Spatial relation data
[Start]

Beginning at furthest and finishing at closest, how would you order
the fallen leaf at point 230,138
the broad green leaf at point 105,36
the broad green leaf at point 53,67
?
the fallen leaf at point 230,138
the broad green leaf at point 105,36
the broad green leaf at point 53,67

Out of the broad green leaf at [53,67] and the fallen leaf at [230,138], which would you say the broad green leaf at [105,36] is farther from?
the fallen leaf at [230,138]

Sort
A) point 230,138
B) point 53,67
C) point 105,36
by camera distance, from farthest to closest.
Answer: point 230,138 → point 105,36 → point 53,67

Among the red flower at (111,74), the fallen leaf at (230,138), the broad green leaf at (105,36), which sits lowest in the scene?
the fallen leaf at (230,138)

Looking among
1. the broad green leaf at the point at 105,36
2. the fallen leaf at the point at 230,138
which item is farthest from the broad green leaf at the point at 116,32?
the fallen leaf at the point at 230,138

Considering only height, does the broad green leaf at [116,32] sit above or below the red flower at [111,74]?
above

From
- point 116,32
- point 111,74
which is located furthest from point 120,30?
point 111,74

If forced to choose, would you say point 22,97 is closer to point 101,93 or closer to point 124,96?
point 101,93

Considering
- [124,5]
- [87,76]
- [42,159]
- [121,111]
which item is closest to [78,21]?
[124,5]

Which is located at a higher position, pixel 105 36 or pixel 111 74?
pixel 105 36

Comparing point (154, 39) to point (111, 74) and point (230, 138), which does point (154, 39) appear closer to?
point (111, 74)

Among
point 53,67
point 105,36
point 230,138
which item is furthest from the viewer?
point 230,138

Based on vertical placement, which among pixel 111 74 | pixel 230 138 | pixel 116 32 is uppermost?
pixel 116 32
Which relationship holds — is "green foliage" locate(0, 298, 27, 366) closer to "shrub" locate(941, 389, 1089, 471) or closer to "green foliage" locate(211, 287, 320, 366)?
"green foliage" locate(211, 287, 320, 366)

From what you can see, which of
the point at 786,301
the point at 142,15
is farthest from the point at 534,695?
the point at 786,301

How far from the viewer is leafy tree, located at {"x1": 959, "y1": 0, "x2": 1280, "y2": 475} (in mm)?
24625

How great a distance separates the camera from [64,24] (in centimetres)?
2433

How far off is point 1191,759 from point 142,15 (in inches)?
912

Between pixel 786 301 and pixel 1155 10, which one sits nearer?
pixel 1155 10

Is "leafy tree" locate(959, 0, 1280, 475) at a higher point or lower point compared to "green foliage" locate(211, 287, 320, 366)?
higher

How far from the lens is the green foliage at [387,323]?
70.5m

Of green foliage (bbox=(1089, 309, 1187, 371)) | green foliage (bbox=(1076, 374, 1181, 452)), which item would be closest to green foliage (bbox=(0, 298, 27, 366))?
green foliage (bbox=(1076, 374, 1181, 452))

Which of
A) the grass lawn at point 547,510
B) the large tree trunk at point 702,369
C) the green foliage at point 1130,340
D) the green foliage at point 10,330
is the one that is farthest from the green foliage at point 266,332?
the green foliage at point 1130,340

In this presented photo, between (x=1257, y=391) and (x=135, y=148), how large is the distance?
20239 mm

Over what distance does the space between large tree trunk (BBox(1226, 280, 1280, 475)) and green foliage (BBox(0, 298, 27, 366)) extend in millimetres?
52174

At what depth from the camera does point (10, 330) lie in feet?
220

[End]

:: What is asked ::
Retype the lines word for word, starting at the line that contains "Of green foliage" and ending at the last line of the rows.

:: Answer in full ::
Of green foliage (bbox=(1089, 309, 1187, 371)) | green foliage (bbox=(1076, 374, 1181, 452)), which item would be closest to green foliage (bbox=(0, 298, 27, 366))?
green foliage (bbox=(1076, 374, 1181, 452))

Which of
A) the grass lawn at point 547,510
B) the large tree trunk at point 702,369
C) the green foliage at point 1130,340
D) the green foliage at point 10,330
is the one that is farthest from the green foliage at point 266,332?
the green foliage at point 1130,340

In this presented photo, between (x=1257, y=391) and (x=135, y=148), how large is the distance?
20239 mm

Over what distance does the space between large tree trunk (BBox(1226, 280, 1280, 475)) and green foliage (BBox(0, 298, 27, 366)) extend in millimetres?
52174

At what depth from the camera does point (10, 330) lie in feet?
220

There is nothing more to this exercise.